Il numero 450 di Dylan Dog presenta una torbida storia di violenza, definita da un interessante incastro narrativo di Barbara Baraldi e dalla linea chiara di Nicola Mari. E sì, è uno shock!
Tenendo fede alla sua idea di quello che dovrebbe essere Dylan, Barbara Baraldi scrive lo shock in uno stato di grazia. La costruzione della trama è basata sull’intreccio di due vite Dennis e Myriam. Sullo sfondo, la caccia ad un serial killer che sembra tanto letale quanto imprendibile.
Dei due, Dennis viene trovato confuso, smarrito. Vittima di un matrimonio irrisolto. Myriam somiglia molto più ad una predatrice. Nella sua prima apparizione commette un efferato omicidio. E la sua rabbia sembra non trovare pace. Ah già, anche lei ha alle spalle un matrimonio infelice.
I legami macilenti, tenuti nascosti in una stanza la cui porta nessuno vuole aprire più, sono alla base del tema. La stessa Baraldi inserisce all’interno dell’introduzione un riferimento a Barbablù, che non deve essere preso sottogamba.
La sua capacità è quella di condurre il lettore in un gioco di specchi, la cui superficie non è perfettamente riflettente e, qualche volta, un’aringa rossa può portare da una parte mentre il finale sta da tutt’altra parte.
Un secondo tema inserito, in un contesto magari un po’ deviato, ma che emerge quasi primigenio, è la capacità dell’essere umano di affrontare i mostri, nell’accezione più sclaviana possibile, e sviluppare difese efficaci. Perché se c’è una cosa che questa storia punta a sottolineare, è che i mostri non finiscono mai.
Da contraltare bisogna sottolineare la bravura grafica di Nicola Mari che, con il suo solito tratto pulito, traccia la linea sdoppiata delle due vite di Myriam e Dennis.
L’aspetto che maggiormente risalta nelle sue tavole è il character design netto, capace di delineare con pochi tratti l’essenza psicologica del personaggio. Il suo capolavoro risulta Bloch, da cui traspare l’esasperazione con cui sopporta tutto il dolore e la violenza del suo mestiere. Negli anni è invece cambiato maggiormente il volto di Dylan. Sempre pervaso da una nota inquieta, i suoi zigomi sembrano meno affilati, quasi come se avesse voluto regalare al personaggio un innaturale invecchiamento (ai protagonisti delle storie a fumetti non capita molto spesso, in fondo).

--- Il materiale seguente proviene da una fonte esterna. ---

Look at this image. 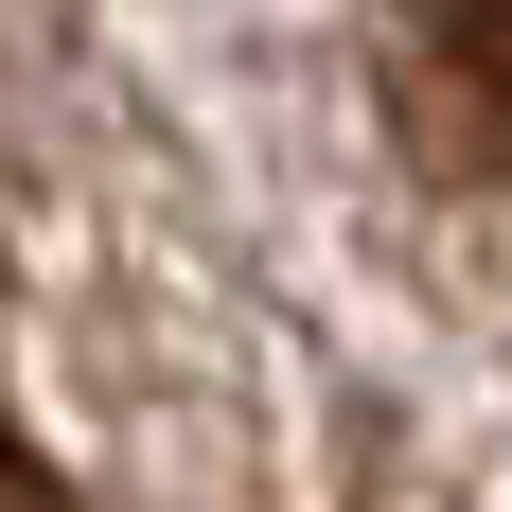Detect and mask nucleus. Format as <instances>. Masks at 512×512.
Listing matches in <instances>:
<instances>
[{"label":"nucleus","instance_id":"obj_1","mask_svg":"<svg viewBox=\"0 0 512 512\" xmlns=\"http://www.w3.org/2000/svg\"><path fill=\"white\" fill-rule=\"evenodd\" d=\"M407 18H424V53L460 89H512V0H407Z\"/></svg>","mask_w":512,"mask_h":512}]
</instances>
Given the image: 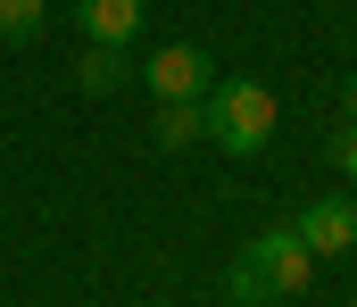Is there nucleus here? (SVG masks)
Wrapping results in <instances>:
<instances>
[{
  "instance_id": "f257e3e1",
  "label": "nucleus",
  "mask_w": 357,
  "mask_h": 307,
  "mask_svg": "<svg viewBox=\"0 0 357 307\" xmlns=\"http://www.w3.org/2000/svg\"><path fill=\"white\" fill-rule=\"evenodd\" d=\"M199 116H208V141H216V150H233V158H258V150L274 141V92H266V84H250V75L208 84Z\"/></svg>"
},
{
  "instance_id": "9d476101",
  "label": "nucleus",
  "mask_w": 357,
  "mask_h": 307,
  "mask_svg": "<svg viewBox=\"0 0 357 307\" xmlns=\"http://www.w3.org/2000/svg\"><path fill=\"white\" fill-rule=\"evenodd\" d=\"M341 108H349V125H357V67H349V84H341Z\"/></svg>"
},
{
  "instance_id": "39448f33",
  "label": "nucleus",
  "mask_w": 357,
  "mask_h": 307,
  "mask_svg": "<svg viewBox=\"0 0 357 307\" xmlns=\"http://www.w3.org/2000/svg\"><path fill=\"white\" fill-rule=\"evenodd\" d=\"M75 33H84V42H116V50H125V42L142 33V0H75Z\"/></svg>"
},
{
  "instance_id": "7ed1b4c3",
  "label": "nucleus",
  "mask_w": 357,
  "mask_h": 307,
  "mask_svg": "<svg viewBox=\"0 0 357 307\" xmlns=\"http://www.w3.org/2000/svg\"><path fill=\"white\" fill-rule=\"evenodd\" d=\"M133 75L150 84V100H208V84H216V58H208L199 42H167V50H150Z\"/></svg>"
},
{
  "instance_id": "20e7f679",
  "label": "nucleus",
  "mask_w": 357,
  "mask_h": 307,
  "mask_svg": "<svg viewBox=\"0 0 357 307\" xmlns=\"http://www.w3.org/2000/svg\"><path fill=\"white\" fill-rule=\"evenodd\" d=\"M291 233L316 249V266H324V258H349L357 249V200H307L291 216Z\"/></svg>"
},
{
  "instance_id": "423d86ee",
  "label": "nucleus",
  "mask_w": 357,
  "mask_h": 307,
  "mask_svg": "<svg viewBox=\"0 0 357 307\" xmlns=\"http://www.w3.org/2000/svg\"><path fill=\"white\" fill-rule=\"evenodd\" d=\"M125 75H133V58H125L116 42H84V58H75V84H84V92H116Z\"/></svg>"
},
{
  "instance_id": "0eeeda50",
  "label": "nucleus",
  "mask_w": 357,
  "mask_h": 307,
  "mask_svg": "<svg viewBox=\"0 0 357 307\" xmlns=\"http://www.w3.org/2000/svg\"><path fill=\"white\" fill-rule=\"evenodd\" d=\"M158 150H191V141H208V116H199V100H158Z\"/></svg>"
},
{
  "instance_id": "6e6552de",
  "label": "nucleus",
  "mask_w": 357,
  "mask_h": 307,
  "mask_svg": "<svg viewBox=\"0 0 357 307\" xmlns=\"http://www.w3.org/2000/svg\"><path fill=\"white\" fill-rule=\"evenodd\" d=\"M42 33V0H0V42H33Z\"/></svg>"
},
{
  "instance_id": "f03ea898",
  "label": "nucleus",
  "mask_w": 357,
  "mask_h": 307,
  "mask_svg": "<svg viewBox=\"0 0 357 307\" xmlns=\"http://www.w3.org/2000/svg\"><path fill=\"white\" fill-rule=\"evenodd\" d=\"M241 266H250V274L266 283V299H299V291L316 283V249H307V241H299L291 224H266V233H258V241L241 249Z\"/></svg>"
},
{
  "instance_id": "1a4fd4ad",
  "label": "nucleus",
  "mask_w": 357,
  "mask_h": 307,
  "mask_svg": "<svg viewBox=\"0 0 357 307\" xmlns=\"http://www.w3.org/2000/svg\"><path fill=\"white\" fill-rule=\"evenodd\" d=\"M333 166L357 183V125H349V133H333Z\"/></svg>"
}]
</instances>
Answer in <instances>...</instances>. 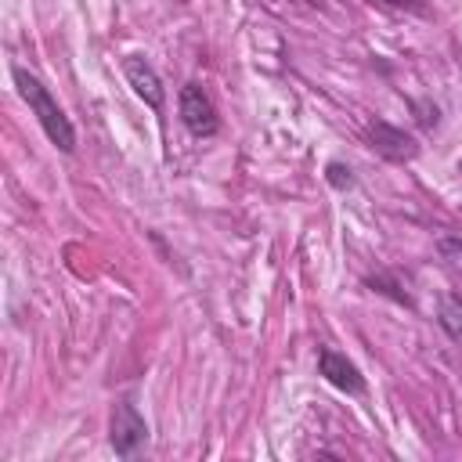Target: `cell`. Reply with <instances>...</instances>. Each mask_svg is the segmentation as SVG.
Here are the masks:
<instances>
[{
	"label": "cell",
	"instance_id": "30bf717a",
	"mask_svg": "<svg viewBox=\"0 0 462 462\" xmlns=\"http://www.w3.org/2000/svg\"><path fill=\"white\" fill-rule=\"evenodd\" d=\"M368 286L380 290V293H387V297H394V300H398V304H405V307H412V297H408V293H398V282L383 279V274H376V279H368Z\"/></svg>",
	"mask_w": 462,
	"mask_h": 462
},
{
	"label": "cell",
	"instance_id": "7a4b0ae2",
	"mask_svg": "<svg viewBox=\"0 0 462 462\" xmlns=\"http://www.w3.org/2000/svg\"><path fill=\"white\" fill-rule=\"evenodd\" d=\"M145 441H148L145 416L138 412L134 398H120L116 408H113V423H109V444H113V451L120 458H130V455H138L145 448Z\"/></svg>",
	"mask_w": 462,
	"mask_h": 462
},
{
	"label": "cell",
	"instance_id": "8fae6325",
	"mask_svg": "<svg viewBox=\"0 0 462 462\" xmlns=\"http://www.w3.org/2000/svg\"><path fill=\"white\" fill-rule=\"evenodd\" d=\"M383 4H391V8H408V12H416V15H423V12H426L423 0H383Z\"/></svg>",
	"mask_w": 462,
	"mask_h": 462
},
{
	"label": "cell",
	"instance_id": "5b68a950",
	"mask_svg": "<svg viewBox=\"0 0 462 462\" xmlns=\"http://www.w3.org/2000/svg\"><path fill=\"white\" fill-rule=\"evenodd\" d=\"M368 141H373V148L391 163H408V159L419 155V141L408 130H401L387 120H376L373 127H368Z\"/></svg>",
	"mask_w": 462,
	"mask_h": 462
},
{
	"label": "cell",
	"instance_id": "8992f818",
	"mask_svg": "<svg viewBox=\"0 0 462 462\" xmlns=\"http://www.w3.org/2000/svg\"><path fill=\"white\" fill-rule=\"evenodd\" d=\"M123 72H127V83L134 87V95L148 105V109H163L166 105V87H163V80H159V72L152 69V62L148 58H141V55H130L127 62H123Z\"/></svg>",
	"mask_w": 462,
	"mask_h": 462
},
{
	"label": "cell",
	"instance_id": "7c38bea8",
	"mask_svg": "<svg viewBox=\"0 0 462 462\" xmlns=\"http://www.w3.org/2000/svg\"><path fill=\"white\" fill-rule=\"evenodd\" d=\"M304 4H311V8H322V4H329V0H304Z\"/></svg>",
	"mask_w": 462,
	"mask_h": 462
},
{
	"label": "cell",
	"instance_id": "3957f363",
	"mask_svg": "<svg viewBox=\"0 0 462 462\" xmlns=\"http://www.w3.org/2000/svg\"><path fill=\"white\" fill-rule=\"evenodd\" d=\"M177 113H181V123L189 127L192 138H214V134L221 130L217 105H214V98L206 95L199 83H184V87H181Z\"/></svg>",
	"mask_w": 462,
	"mask_h": 462
},
{
	"label": "cell",
	"instance_id": "52a82bcc",
	"mask_svg": "<svg viewBox=\"0 0 462 462\" xmlns=\"http://www.w3.org/2000/svg\"><path fill=\"white\" fill-rule=\"evenodd\" d=\"M437 322H441V329H444L451 340H462V297H458V293H444V297H441Z\"/></svg>",
	"mask_w": 462,
	"mask_h": 462
},
{
	"label": "cell",
	"instance_id": "ba28073f",
	"mask_svg": "<svg viewBox=\"0 0 462 462\" xmlns=\"http://www.w3.org/2000/svg\"><path fill=\"white\" fill-rule=\"evenodd\" d=\"M325 181L332 184L336 192L354 189V173H350V166H343V163H329V166H325Z\"/></svg>",
	"mask_w": 462,
	"mask_h": 462
},
{
	"label": "cell",
	"instance_id": "277c9868",
	"mask_svg": "<svg viewBox=\"0 0 462 462\" xmlns=\"http://www.w3.org/2000/svg\"><path fill=\"white\" fill-rule=\"evenodd\" d=\"M318 376H322L325 383H332L336 391H343V394H365L361 368H357L347 354H340V350H332V347H322V350H318Z\"/></svg>",
	"mask_w": 462,
	"mask_h": 462
},
{
	"label": "cell",
	"instance_id": "9c48e42d",
	"mask_svg": "<svg viewBox=\"0 0 462 462\" xmlns=\"http://www.w3.org/2000/svg\"><path fill=\"white\" fill-rule=\"evenodd\" d=\"M437 249H441V256H444L451 267H462V235H444V239L437 242Z\"/></svg>",
	"mask_w": 462,
	"mask_h": 462
},
{
	"label": "cell",
	"instance_id": "6da1fadb",
	"mask_svg": "<svg viewBox=\"0 0 462 462\" xmlns=\"http://www.w3.org/2000/svg\"><path fill=\"white\" fill-rule=\"evenodd\" d=\"M12 76H15V83H19V95L26 98V105H29V109H33V116L40 120L44 134L51 138V145H55L58 152L72 155V152H76V130H72L69 116L62 113V105L51 98V90H47L33 72H26L22 65H15V69H12Z\"/></svg>",
	"mask_w": 462,
	"mask_h": 462
}]
</instances>
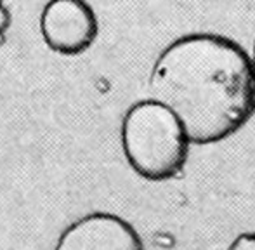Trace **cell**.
<instances>
[{
  "instance_id": "5b68a950",
  "label": "cell",
  "mask_w": 255,
  "mask_h": 250,
  "mask_svg": "<svg viewBox=\"0 0 255 250\" xmlns=\"http://www.w3.org/2000/svg\"><path fill=\"white\" fill-rule=\"evenodd\" d=\"M226 250H255V233H242Z\"/></svg>"
},
{
  "instance_id": "277c9868",
  "label": "cell",
  "mask_w": 255,
  "mask_h": 250,
  "mask_svg": "<svg viewBox=\"0 0 255 250\" xmlns=\"http://www.w3.org/2000/svg\"><path fill=\"white\" fill-rule=\"evenodd\" d=\"M54 250H144V244L120 216L94 212L70 224Z\"/></svg>"
},
{
  "instance_id": "3957f363",
  "label": "cell",
  "mask_w": 255,
  "mask_h": 250,
  "mask_svg": "<svg viewBox=\"0 0 255 250\" xmlns=\"http://www.w3.org/2000/svg\"><path fill=\"white\" fill-rule=\"evenodd\" d=\"M40 31L51 51L78 56L94 44L99 24L85 0H49L40 16Z\"/></svg>"
},
{
  "instance_id": "7a4b0ae2",
  "label": "cell",
  "mask_w": 255,
  "mask_h": 250,
  "mask_svg": "<svg viewBox=\"0 0 255 250\" xmlns=\"http://www.w3.org/2000/svg\"><path fill=\"white\" fill-rule=\"evenodd\" d=\"M184 125L156 99H144L127 110L122 120V148L137 176L161 183L182 172L189 155Z\"/></svg>"
},
{
  "instance_id": "ba28073f",
  "label": "cell",
  "mask_w": 255,
  "mask_h": 250,
  "mask_svg": "<svg viewBox=\"0 0 255 250\" xmlns=\"http://www.w3.org/2000/svg\"><path fill=\"white\" fill-rule=\"evenodd\" d=\"M0 2H2V0H0Z\"/></svg>"
},
{
  "instance_id": "8992f818",
  "label": "cell",
  "mask_w": 255,
  "mask_h": 250,
  "mask_svg": "<svg viewBox=\"0 0 255 250\" xmlns=\"http://www.w3.org/2000/svg\"><path fill=\"white\" fill-rule=\"evenodd\" d=\"M9 23H10V14H9V10L2 5V2H0V33H3V31L9 28Z\"/></svg>"
},
{
  "instance_id": "6da1fadb",
  "label": "cell",
  "mask_w": 255,
  "mask_h": 250,
  "mask_svg": "<svg viewBox=\"0 0 255 250\" xmlns=\"http://www.w3.org/2000/svg\"><path fill=\"white\" fill-rule=\"evenodd\" d=\"M153 99L184 125L193 144H215L255 115V68L236 40L188 33L158 54L149 77Z\"/></svg>"
},
{
  "instance_id": "52a82bcc",
  "label": "cell",
  "mask_w": 255,
  "mask_h": 250,
  "mask_svg": "<svg viewBox=\"0 0 255 250\" xmlns=\"http://www.w3.org/2000/svg\"><path fill=\"white\" fill-rule=\"evenodd\" d=\"M250 58H252V63H254V68H255V40H254V47H252V56H250Z\"/></svg>"
}]
</instances>
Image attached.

Interessante il livello di tratteggio utilizzato in una scena più dinamica, raccontata peraltro da più angolazioni, e che è funzionale all’interno della sceneggiatura : quella di una berlina che si schianta contro un albero.
In tutto ciò, Dylan si districa tra le difficoltà dell’indagine, quasi per caso, eppure lentamente il suo ruolo diventa importante, soprattutto nell’analizzare la faccenda e trovarne la spiazzante soluzione.
In tutto questo, va sottolineato il modo insinuante in cui il sovrannaturale si fa strada. Nel leggere la storia ieri notte, ho pensato immediatamente a due altre narrazioni che ho amato negli anni. Un film di vent’anni fa, le Verità Nascoste, dove gli incidenti in auto sono un elemento chiave. E la più recente incarnazione di True Detective (ve ne parlo qui), dove tutto quello che sembra goticheggiante ed irrazionale, trova una sistemazione logica e meccanica che però, non prescinde dalla presenza dell’Altro, invisibile ai nostri occhi terreni.